SPOKANE, Wash. – A former Veterans Affairs detective is raising new concerns about the case where a woman was shot and killed by her husband as he was cleaning her gun.
Dwayne Thurman told deputies he accidentally shot and killed his wife, Brenda, while cleaning a gun that had been malfunctioning. Up until recently, the Spokane County Sheriff's Office said a delay in getting that gun tested was holding up the case. KREM 2 has now learned the gun has been tested, so the sheriff's office is getting ready to forward the case to the prosecutor's office. But, still more questions remain.
“Being a former deputy chief coroner it doesn't jive at all with me. Could it have been an accident? Absolutely, but there's so many questions that there's just not enough answers,” former VA detective Kenneth Collier.
Collier said after the deaths of Brenda Thurman and Dr. John Marshall, who were both employees at the VA, he started looking for a connection between them because several things just did not add up. Dr. Marshall disappeared just a week after Brenda Thurman's death.
“It needs more investigating and that's all we were really trying to do was show that there could be more evidence and I was concerned for the safety of the VA because this individual Dwayne Thurman is still working at the VA as we speak now,” he explained.
Collier said when he went to the Chief of Police at the VA, he was told to stop investigating. KREM 2 reached out to the VA about that they sent us a statement saying, "Mann-Grandstaff VAMC Police never had a formal investigation opened with regard to either Brenda Thurman or John Marshall, as no crime was alleged to have occurred on VA grounds."
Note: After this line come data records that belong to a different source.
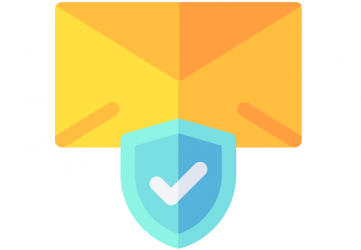 احذر من التحايل عبر البريد الإلكتروني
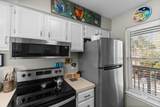 4560 Greenbriar Dr. - Photo 5
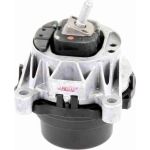 Vaico V20-1557 Lagerung, Motor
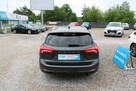 Ford Focus Connected 37317PLN Gwarancja F-vat 120HP - 6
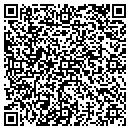QR code with Asp Alabama Chapter contacts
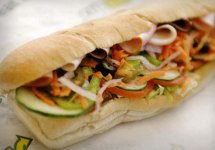subway,0.jpg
“It didn't happen on VA grounds, I knew it didn't happen on VA grounds, my problem is Dwayne Thurman killed his wife, we know this, but we don't know the rest of the story and this guy is still working at the VA hospital,” Collier said.
Not knowing the full story, Collier said he started looking into it because he was concerned about the safety of other employees. The Spokane County Sheriff's Office is still investigating Brenda Thurman's death. They said they will forward the case to the prosecutor's office soon to decide if Thurman will be charged. Private Investigator Ted Pulver said with the evidence he has found he does not believe this was an accident.
"There is a lot of information on this case that indicates that this case is far more serious than what Dwayne Thurman stated when he was first reporting this shooting to the police," Pulver explained.
Pulver points to the gun saying he has evidence it was not malfunctioning and that it was unusual for Dwayne to clean the gun in the kitchen.
"Any weapon cleaning or solvent would be done in Dwayne's downstairs gun room and that there was never an experience where any weapons were taken apart or gun solvent placed anywhere near her prize kitchen table," he said.
The Spokane County Sheriff’s Office is still investigating. Officials said they will forward the case to the prosecutor’s office as soon as possible. The prosecutor’s office will work with detectives to decide if Thurman will be charge and with what.